> Задания:
• A. Когда, согласно отрывку о постановке балета Прокофьева, спектакль был впервые показан?
• B. Продолжите отрывок о постановке балета Прокофьева, начав сразу после его последнего предложения.

> Отрывок:
- - - - - - -

Читаем Токката жизни полностью

Сперва, узнав о желании Л. Лавровского обратиться к его балету, Прокофьев ответил: «Не верю». С горечью, раздражением и обидой перечислил он, сколько разочарований пришлось ему испытать еще за границей, где ему говорилось, что музыка нужна в балете лишь для «оформления ритмов», продиктованных хореографом, Затем, продолжал он, и в Большом театре так и сяк «кроили» его музыку, а в результате отказались от нее. «Хватит! — решительно сказал Прокофьев. — Никаких балетов! Сделаю из «Ромео» сюиты, и их будут играть». Потом, однако, интересы дела, желание увидеть жизнь своего балета пересилили, и Прокофьев сдался: «Будем работать!» — энергично заключил он.

И вот наконец-то музыка балета, уже давно завоевавшая признание, выходила на сцену одного из крупнейших театров страны! Но легко сказать «выходила» — с мучениями, с трудом пробиваясь сквозь неприятие, непонимание самих же артистов: балерины отказывались под нее танцевать, музыканты отказывались ее исполнять, даже балетмейстер Л. Лавровский, смело взявшийся за отвергнутый несколько лет назад балет, требовал переделок, перестановок, добавлений. Прокофьеву все это давалось дорогой ценой: на репетициях он то выходил из себя, то мрачно умолкал, то поддавался уговорам, а то, бросив все, уезжал из театра. Было всякое: и конфликты на основе творческой, и просто неумное издевательство. Однажды в присутствии Прокофьева во время репетиции на сцене кто-то из артистов спросил с сарказмом, как бы ни к кому не обращаясь:

— Интересно, кого это мы хороним?

Не таков был Прокофьев, чтобы сделать вид, будто он ничего не слышал:

— Невежество балетного танцора! — громко произнес он.

«Невежество» это было столь велико, что лишь вмешательство официальных лиц предотвратило срыв премьеры. А когда в январе 1940 года спектакль был показан — с Галиной Улановой в главной партии, — балет Прокофьева начал завоевывать решительное признание. При всей разноречивости оценок (сам Прокофьев считал, что работа театра была бы более ценной, если бы хореография точнее следовала за музыкой»), постановка Лавровского оставила свой значительный след в истории балетного театра.

- - - - - - -

> Строки набора данных:
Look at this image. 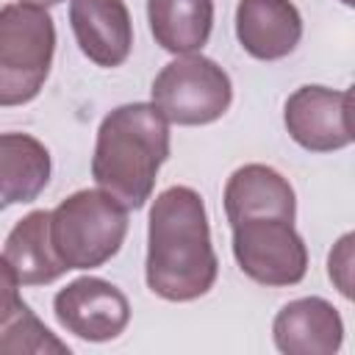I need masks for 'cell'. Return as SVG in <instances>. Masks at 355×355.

- - - - - - -

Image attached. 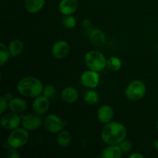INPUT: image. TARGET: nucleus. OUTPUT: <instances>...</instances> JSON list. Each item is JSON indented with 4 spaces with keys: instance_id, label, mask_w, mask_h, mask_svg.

- - - - - - -

> Ответы к заданиям:
• A. В январе 1940 года.

• B.
Продолжая то, что в предыдущей главе говорилось об этапах развития русского и советского балета, можно теперь оценить, какое значение приобрела постановка «Ромео и Джульетты». Именно в этой постановке 1940 года получили наилучшее, наивысшее воплощение идеи того течения в хореографии, какое условно называют сегодня «драматическим балетом». Критики много спорили об этой постановке, говоря, что и в ней танец — главнейшее выразительное средство балета — нередко отходил на второй план, уступая нетанцевальным, пантомимическим способам выразить насыщенное действие, как это было характерно и для других постановок балетного театра тридцатых-сороковых годов. Однако выразительность, эмоциональная насыщенность происходящего на сцене были очень высоки благодаря прежде всего тому, что музыка не иллюстрировала действия и страсти героев, а была сама нервом и содержанием спектакля, и хореография — в танце, в пантомиме, в мизансценах жила вместе с музыкой, в одном дыхании с нею.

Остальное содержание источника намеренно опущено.